● **Information supplied**:
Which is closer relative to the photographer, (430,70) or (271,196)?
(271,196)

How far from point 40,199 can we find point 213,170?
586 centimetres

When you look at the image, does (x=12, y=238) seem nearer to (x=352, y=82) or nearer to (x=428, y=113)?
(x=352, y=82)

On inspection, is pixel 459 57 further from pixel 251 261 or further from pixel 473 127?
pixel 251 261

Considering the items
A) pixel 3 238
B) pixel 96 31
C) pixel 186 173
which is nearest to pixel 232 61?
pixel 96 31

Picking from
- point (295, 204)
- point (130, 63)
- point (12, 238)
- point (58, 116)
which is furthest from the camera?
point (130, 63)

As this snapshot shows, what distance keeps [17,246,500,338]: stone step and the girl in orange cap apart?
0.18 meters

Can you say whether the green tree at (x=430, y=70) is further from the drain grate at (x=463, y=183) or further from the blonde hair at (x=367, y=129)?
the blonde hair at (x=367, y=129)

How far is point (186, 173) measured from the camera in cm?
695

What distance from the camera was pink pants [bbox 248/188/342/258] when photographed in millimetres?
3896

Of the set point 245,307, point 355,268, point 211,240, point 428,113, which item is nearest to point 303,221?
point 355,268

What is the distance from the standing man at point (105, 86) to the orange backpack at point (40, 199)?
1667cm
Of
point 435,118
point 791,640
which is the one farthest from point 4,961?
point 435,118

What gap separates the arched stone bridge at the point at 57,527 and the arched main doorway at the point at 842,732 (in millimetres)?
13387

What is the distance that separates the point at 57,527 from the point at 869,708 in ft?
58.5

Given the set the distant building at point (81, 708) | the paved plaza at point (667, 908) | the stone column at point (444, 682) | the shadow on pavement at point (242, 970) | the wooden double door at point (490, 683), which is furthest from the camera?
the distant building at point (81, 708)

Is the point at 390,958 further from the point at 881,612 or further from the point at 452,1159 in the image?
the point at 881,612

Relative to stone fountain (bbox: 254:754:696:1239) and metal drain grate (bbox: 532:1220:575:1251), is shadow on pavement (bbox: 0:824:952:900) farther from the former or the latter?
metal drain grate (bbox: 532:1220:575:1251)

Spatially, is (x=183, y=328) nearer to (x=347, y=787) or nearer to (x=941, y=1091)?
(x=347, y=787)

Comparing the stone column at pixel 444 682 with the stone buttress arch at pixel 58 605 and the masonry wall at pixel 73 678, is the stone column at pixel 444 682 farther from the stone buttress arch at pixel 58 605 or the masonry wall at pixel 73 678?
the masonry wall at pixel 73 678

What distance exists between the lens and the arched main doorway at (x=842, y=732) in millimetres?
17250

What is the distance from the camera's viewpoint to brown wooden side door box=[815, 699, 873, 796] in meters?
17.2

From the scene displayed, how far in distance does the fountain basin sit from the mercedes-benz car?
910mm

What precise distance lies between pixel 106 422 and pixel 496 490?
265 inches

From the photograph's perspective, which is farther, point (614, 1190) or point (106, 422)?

● **Given instruction**:
Print all of the records above verbatim, from first to last, without changing a character.

● **Response to the exercise**:
Which is closer relative to the photographer, (430,70) or (271,196)?
(271,196)

How far from point 40,199 can we find point 213,170?
586 centimetres

When you look at the image, does (x=12, y=238) seem nearer to (x=352, y=82) or nearer to (x=428, y=113)?
(x=352, y=82)

On inspection, is pixel 459 57 further from pixel 251 261 or further from pixel 473 127?
pixel 251 261

Considering the items
A) pixel 3 238
B) pixel 96 31
C) pixel 186 173
which is nearest to pixel 232 61?
pixel 96 31

Picking from
- point (295, 204)
- point (130, 63)
- point (12, 238)
- point (58, 116)
which is furthest from the camera?
point (130, 63)

As this snapshot shows, what distance keeps [17,246,500,338]: stone step and the girl in orange cap apart?
0.18 meters

Can you say whether the green tree at (x=430, y=70) is further from the drain grate at (x=463, y=183) or further from the blonde hair at (x=367, y=129)?
the blonde hair at (x=367, y=129)

How far is point (186, 173) measured from the camera in cm?
695

What distance from the camera was pink pants [bbox 248/188/342/258] when photographed in millimetres?
3896

Of the set point 245,307, point 355,268, point 211,240, point 428,113, which item is nearest to point 303,221?
point 355,268

What is the distance from the standing man at point (105, 86) to the orange backpack at point (40, 199)?
1667cm
Of
point 435,118
point 791,640
which is the one farthest from point 4,961?
point 435,118

What gap separates the arched stone bridge at the point at 57,527 and the arched main doorway at the point at 842,732 (in millimetres)?
13387

What is the distance that separates the point at 57,527 from the point at 869,708 in ft?
58.5

Given the set the distant building at point (81, 708) | the paved plaza at point (667, 908) | the stone column at point (444, 682) | the shadow on pavement at point (242, 970) | the wooden double door at point (490, 683), which is furthest from the camera?
the distant building at point (81, 708)

Is the point at 390,958 further from the point at 881,612 or further from the point at 452,1159 in the image?
the point at 881,612

Relative to stone fountain (bbox: 254:754:696:1239) and metal drain grate (bbox: 532:1220:575:1251), is shadow on pavement (bbox: 0:824:952:900) farther from the former or the latter?
metal drain grate (bbox: 532:1220:575:1251)

Spatially, is (x=183, y=328) nearer to (x=347, y=787) or nearer to (x=941, y=1091)?
(x=347, y=787)

Comparing the stone column at pixel 444 682 with the stone buttress arch at pixel 58 605 and the masonry wall at pixel 73 678, is the stone column at pixel 444 682 farther from the stone buttress arch at pixel 58 605 or the masonry wall at pixel 73 678?
the masonry wall at pixel 73 678

What distance exists between the lens and the arched main doorway at (x=842, y=732) in millimetres?
17250

What is the distance from the camera's viewpoint to brown wooden side door box=[815, 699, 873, 796] in meters?
17.2

From the scene displayed, how far in distance does the fountain basin sit from the mercedes-benz car?
910mm

What precise distance lies between pixel 106 422 and pixel 496 490?
265 inches

From the photograph's perspective, which is farther, point (614, 1190) or point (106, 422)?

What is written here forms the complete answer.